Find all pairs $(x, y)$ of integers such that $x \ge 1$ and $y \ge 1$ and $x^{y^2} = y^x$.
work done: if $d = \gcd (x, y)$. then $x = du$ and $y = dv \implies \gcd (u, v) = 1$ and the equation becomes $(du)^dv^2 = (dv)^u$ if $dv^2 = u$ then $u = 1 = v$, $d = 1$ and hence $x = 1 = y \implies (1, 1)$ is one of the solution.
Now my question is, if $dv^2 > u$ and $dv^2 < u$, what are the solutions and how to conclude?
Find all pairs of $(x, y)$ such that $x \ge 1$ and $y \ge 1$ of $x ^{(y^2)} = y^x$.
work done: if $d = \gcd (x, y)$. then $x = du$ and $y = dv\implies \gcd (u, v) = 1$ and the equation becomes $(du)^{(dv^2)} = (dv)^u$ if $dv^2 = u$ then $u = 1 = v$, $d = 1$ and hence $x = 1 = y\implies (1, 1)$ is one of the solutions.
Now my question is, if $dv^2 > u$ and $dv^2 < u$, what are the solutions and how to conclude?
When no one is answering my question. I tried my self and I got the same answer what Zander got. Okay! let me explain.
if d$v^2$ > u, the equation becomes d^(dv^2-u) . u^(dv^2) = $v^u$ => u|v, so u = 1. Similarly we have; d^(dv^2-1) = v. In this case d= 1 gives us v = 1 and x = 1= y as we said earlier. For d > or = 2, there is no solution as d^(dv^2-1) > or = 2^(2v^2-1) > v.
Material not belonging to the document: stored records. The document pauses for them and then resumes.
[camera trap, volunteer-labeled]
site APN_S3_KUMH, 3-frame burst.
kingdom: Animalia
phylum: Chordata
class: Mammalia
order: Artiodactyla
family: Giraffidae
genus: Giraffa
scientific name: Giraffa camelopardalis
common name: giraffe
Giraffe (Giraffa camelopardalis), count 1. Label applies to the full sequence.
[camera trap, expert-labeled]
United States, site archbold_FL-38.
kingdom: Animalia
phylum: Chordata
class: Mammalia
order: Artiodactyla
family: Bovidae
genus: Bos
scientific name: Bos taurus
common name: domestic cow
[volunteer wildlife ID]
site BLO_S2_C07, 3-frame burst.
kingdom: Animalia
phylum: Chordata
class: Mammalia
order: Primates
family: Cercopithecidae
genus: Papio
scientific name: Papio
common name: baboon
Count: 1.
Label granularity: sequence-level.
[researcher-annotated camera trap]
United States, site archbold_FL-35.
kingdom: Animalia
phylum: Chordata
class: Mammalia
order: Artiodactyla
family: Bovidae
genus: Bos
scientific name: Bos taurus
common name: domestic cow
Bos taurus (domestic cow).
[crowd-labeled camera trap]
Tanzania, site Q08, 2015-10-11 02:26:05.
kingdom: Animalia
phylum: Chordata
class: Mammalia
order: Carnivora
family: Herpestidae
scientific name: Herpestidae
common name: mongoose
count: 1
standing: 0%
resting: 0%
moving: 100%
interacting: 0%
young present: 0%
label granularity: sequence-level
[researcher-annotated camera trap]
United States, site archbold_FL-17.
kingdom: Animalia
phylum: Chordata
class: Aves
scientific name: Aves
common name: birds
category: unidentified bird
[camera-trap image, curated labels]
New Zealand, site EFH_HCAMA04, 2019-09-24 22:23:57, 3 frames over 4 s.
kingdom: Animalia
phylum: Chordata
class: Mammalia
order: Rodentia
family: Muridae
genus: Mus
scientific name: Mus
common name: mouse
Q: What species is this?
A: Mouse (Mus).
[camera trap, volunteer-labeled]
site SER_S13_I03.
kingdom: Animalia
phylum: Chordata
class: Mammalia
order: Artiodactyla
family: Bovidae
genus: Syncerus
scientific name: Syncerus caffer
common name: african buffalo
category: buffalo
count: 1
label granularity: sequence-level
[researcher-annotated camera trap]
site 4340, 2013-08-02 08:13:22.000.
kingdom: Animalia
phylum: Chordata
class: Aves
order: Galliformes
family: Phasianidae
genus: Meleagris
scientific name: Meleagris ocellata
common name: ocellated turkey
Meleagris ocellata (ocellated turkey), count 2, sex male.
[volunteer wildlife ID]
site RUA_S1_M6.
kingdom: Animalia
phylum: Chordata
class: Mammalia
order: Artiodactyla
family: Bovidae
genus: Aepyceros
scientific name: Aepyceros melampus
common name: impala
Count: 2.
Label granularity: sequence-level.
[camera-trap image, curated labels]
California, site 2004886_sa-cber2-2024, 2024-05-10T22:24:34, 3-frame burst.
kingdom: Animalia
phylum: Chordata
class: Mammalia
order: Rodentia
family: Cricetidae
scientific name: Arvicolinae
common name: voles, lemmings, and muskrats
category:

if d$v^2$ < u, the equation becomes u^(dv^2)=d^(u-dv^2) v^u => v|u, so v = 1. Similarly,
$u^d$ = d^(u-d).....(1)
Note that, d = d$v^2$ < u, from (1) we have d < u - d => u > 2d. write u = (p_1)^(t_1)...(p_n)^(t^n) and d = (p_1)^(s_1)...(p_n)^(s^n) and putting in (1) and comparing powers we see;
d(t_i)= (u-d)(s_i) => (s_i) < (t_i) for all i => d|u. write u = kd, where k > or = 3, is an integer from (1), we have; k = d^(k-2). If k = 3, we see d = 3, u = 9, v = 1, x = 27, y = 3. Then we have (27, 3 ) is one of the solution.
If k = 4, we have d= 2, u = 8, v = 1, x = 16 and y = 2. So we have (16, 2) as the other solution. Also, when k = 5 or > 5, there is no solution as d^(k-2)> or = 2^(k-2) > k.
Finally, we have only three solutions. Those are (1, 1), (27, 3) and (16, 2)